Quarta-feira, véspera do aniversário da cidade, antes das dez horas saio do metrô Brigadeiro e quase que disparo em direção da esquina. Já estava um pouco atrasado para a consulta médica. Um dia um tanto quente, neste verão meio chocho que acontece nesses tempos pós-protocolo de Kioto. As calçadas, formigando de gente de todos os tamanhos, de todos os coloridos, de todas as formas. Dobro a esquina, meu corpo ingressa na Brigadeiro e de repente, deparo com o simpático casal - Marilyn e Bob.
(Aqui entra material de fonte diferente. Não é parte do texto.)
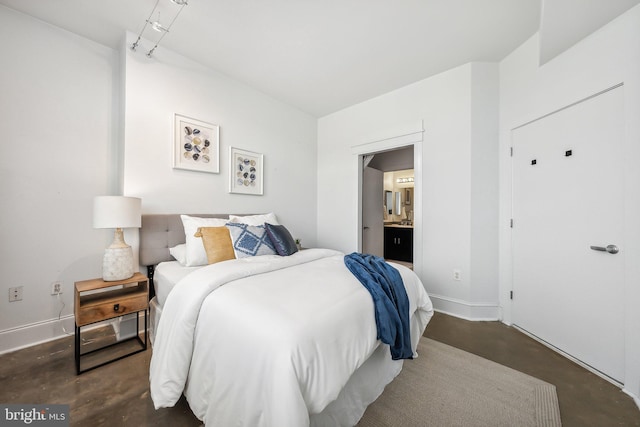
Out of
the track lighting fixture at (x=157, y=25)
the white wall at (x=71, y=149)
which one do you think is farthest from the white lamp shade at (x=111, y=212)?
the track lighting fixture at (x=157, y=25)

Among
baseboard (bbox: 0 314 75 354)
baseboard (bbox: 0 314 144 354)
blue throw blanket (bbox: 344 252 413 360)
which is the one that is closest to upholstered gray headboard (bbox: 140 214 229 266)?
baseboard (bbox: 0 314 144 354)

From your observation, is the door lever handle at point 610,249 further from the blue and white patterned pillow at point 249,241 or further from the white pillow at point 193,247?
the white pillow at point 193,247

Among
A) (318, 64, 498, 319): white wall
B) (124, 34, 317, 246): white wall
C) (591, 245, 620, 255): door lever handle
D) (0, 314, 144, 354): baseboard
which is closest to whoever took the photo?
(591, 245, 620, 255): door lever handle

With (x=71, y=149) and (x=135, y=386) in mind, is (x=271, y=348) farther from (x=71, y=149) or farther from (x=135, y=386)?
(x=71, y=149)

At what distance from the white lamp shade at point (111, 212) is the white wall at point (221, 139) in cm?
43

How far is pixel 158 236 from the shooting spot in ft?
7.71

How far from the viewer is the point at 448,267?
2801mm

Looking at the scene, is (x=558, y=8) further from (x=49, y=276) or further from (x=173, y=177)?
(x=49, y=276)

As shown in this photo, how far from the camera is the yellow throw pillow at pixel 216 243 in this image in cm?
208

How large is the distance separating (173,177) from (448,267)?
127 inches

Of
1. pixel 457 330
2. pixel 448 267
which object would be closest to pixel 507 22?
pixel 448 267

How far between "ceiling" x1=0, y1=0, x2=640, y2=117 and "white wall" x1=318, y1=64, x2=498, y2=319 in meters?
0.26

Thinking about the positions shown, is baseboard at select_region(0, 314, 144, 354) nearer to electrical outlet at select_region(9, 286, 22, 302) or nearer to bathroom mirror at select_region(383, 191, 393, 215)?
electrical outlet at select_region(9, 286, 22, 302)

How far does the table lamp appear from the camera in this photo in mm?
1826
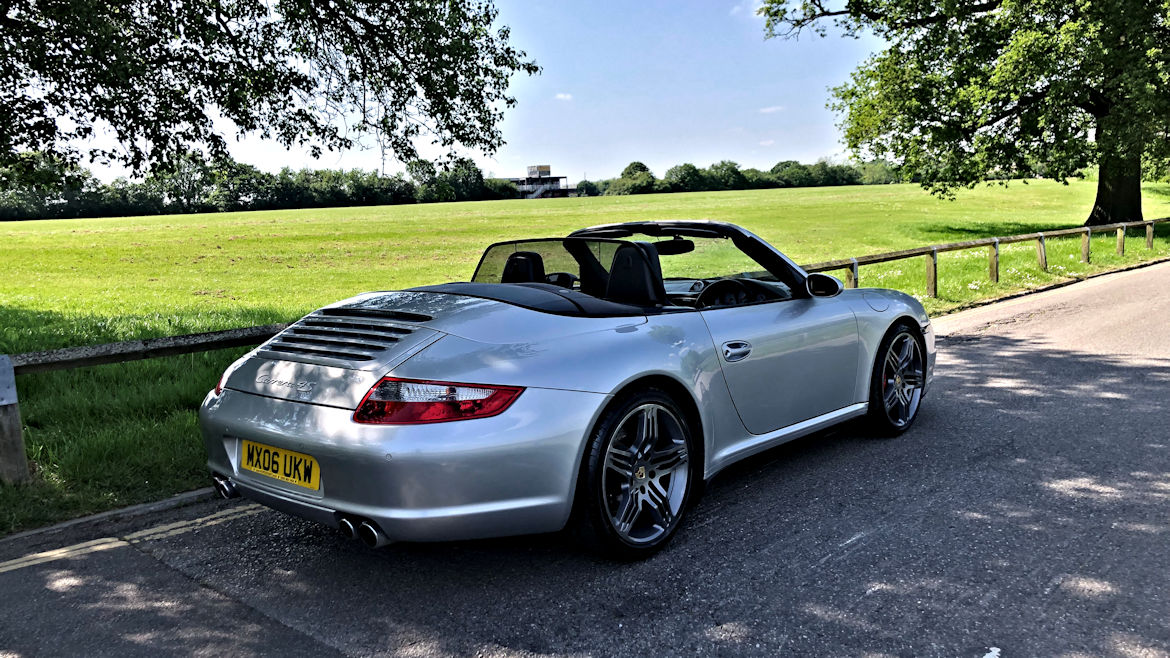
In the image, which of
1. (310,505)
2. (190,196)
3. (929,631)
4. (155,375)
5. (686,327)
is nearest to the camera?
(929,631)

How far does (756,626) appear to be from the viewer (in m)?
2.76

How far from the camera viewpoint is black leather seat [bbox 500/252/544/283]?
4402 millimetres

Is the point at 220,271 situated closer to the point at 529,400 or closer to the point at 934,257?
the point at 934,257

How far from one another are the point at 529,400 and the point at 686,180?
92.5m

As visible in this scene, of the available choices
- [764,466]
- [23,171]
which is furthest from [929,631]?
[23,171]

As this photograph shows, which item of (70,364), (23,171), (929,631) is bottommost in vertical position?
(929,631)

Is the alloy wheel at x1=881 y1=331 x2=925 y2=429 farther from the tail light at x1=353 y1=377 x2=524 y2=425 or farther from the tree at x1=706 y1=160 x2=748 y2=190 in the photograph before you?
the tree at x1=706 y1=160 x2=748 y2=190

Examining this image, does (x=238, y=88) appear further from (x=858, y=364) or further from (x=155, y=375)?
(x=858, y=364)

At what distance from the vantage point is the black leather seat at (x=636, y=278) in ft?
12.3

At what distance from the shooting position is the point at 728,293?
14.4 feet

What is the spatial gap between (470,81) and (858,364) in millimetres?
8012

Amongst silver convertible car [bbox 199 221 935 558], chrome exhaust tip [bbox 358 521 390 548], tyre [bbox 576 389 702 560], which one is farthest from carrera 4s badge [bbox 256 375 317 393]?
tyre [bbox 576 389 702 560]

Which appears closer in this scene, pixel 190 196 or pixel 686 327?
pixel 686 327

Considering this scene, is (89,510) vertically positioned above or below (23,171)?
below
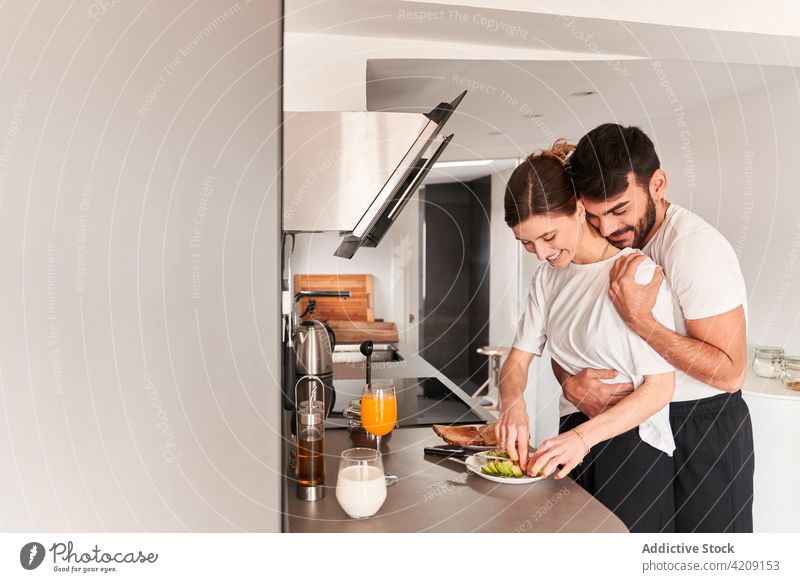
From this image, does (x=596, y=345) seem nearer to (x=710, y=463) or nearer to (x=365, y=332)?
(x=710, y=463)

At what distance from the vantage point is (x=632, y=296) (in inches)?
34.7

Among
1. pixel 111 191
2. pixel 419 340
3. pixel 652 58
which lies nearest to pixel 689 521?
pixel 652 58

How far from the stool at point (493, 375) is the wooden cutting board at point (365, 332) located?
0.76m

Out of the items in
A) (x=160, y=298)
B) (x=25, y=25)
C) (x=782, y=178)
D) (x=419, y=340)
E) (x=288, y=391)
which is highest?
(x=782, y=178)

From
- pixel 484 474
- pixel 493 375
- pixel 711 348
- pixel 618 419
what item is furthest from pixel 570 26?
pixel 493 375

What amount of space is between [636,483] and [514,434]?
29cm

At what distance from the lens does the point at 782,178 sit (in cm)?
161

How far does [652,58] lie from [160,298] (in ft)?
4.09

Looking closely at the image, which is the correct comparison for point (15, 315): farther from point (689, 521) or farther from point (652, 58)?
point (652, 58)

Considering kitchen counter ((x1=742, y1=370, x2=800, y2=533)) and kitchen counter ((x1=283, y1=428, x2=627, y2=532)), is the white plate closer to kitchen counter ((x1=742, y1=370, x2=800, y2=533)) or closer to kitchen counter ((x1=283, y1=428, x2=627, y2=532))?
kitchen counter ((x1=283, y1=428, x2=627, y2=532))

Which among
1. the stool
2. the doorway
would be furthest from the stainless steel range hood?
the doorway

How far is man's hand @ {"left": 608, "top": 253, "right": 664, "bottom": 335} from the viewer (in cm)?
88

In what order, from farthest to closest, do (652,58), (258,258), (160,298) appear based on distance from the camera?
(652,58)
(258,258)
(160,298)

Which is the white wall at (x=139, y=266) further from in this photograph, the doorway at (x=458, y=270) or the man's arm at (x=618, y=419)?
the doorway at (x=458, y=270)
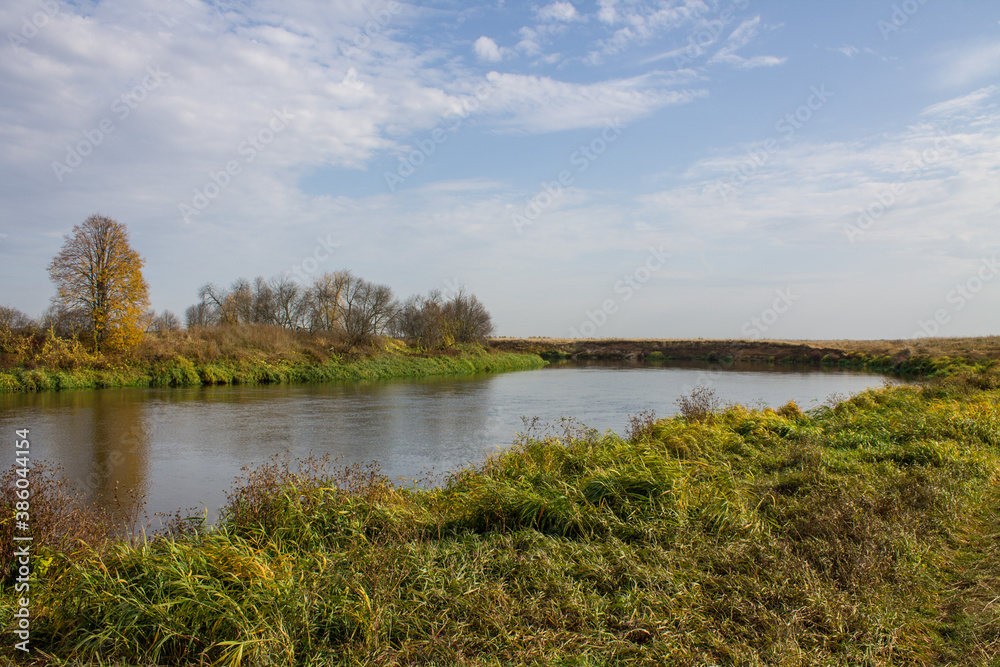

Ela, no viço de seus quase vinte anos, de formas não tão exuberantes quanto à sua inspiradora. Fazia uma Marilyn um pouco mais enxuta, uma Marilyn minimalista, para usar uma terminolgia adequada a esses nossos tempos de pós-qualquer coisa. Rosto risonho, tagarelando, bastante expansiva, loiríssima, usava um vestido branco de mesmo feitio que o outro, o original, aquele que foi usado na famosa cena do respiradouro do metrô. Para quem não sabe do que estou falando, quero lembrar que: a ) Marilyn Monroe foi uma estrela muito famosa na galáxia de Hollywood, b) faleceu em agosto de 1962, consta que a causa mortis foi suicídio, c) consta que teve um casinho amoroso com o um dos presidentes mais famosos dos Estados Unidos, John Kennedy, d) entre os filmes que realizou, um deles teve o título brasileiro de "O Pecado Mora ao Lado", acho que é isso, em inglês o título era "Seven Years Itch", e) é desse filme a famosa cena que ela aparece, em pé sobre o respiradouro do metrô, tentando com as mãos evitar que a saia do vestido suba além do necessário, levantado que foi pela ventania provocada pela passagem dos
trens no túnel do metrô.
Deixando Marilyn de lado, Bob...bem Bob era feito por rapaz alto, um tanto magro, não muito minimalista, também na pujança de seus vinte e poucos anos. Calça preta, camisa de mangas compridas vermelhas como os Bob originais e aquele chapelão que mais lembra um gigantesco panetone, também como os Bob originais. Ao contrário de Marilyn, estava circunspecto, não sisudo. Oferecia o braço para a sua tagarela e exótica companhia, parecia o soldadinho de chumbo dos contos da Carochinha. Para quem ainda não sacou do quê estou falando, quero lembrar que Bob é nome pelo qual são apelidados os guapos rapazes que compõem a guarda real de sua alteza, Elizabeth II, rainha da Inglaterra.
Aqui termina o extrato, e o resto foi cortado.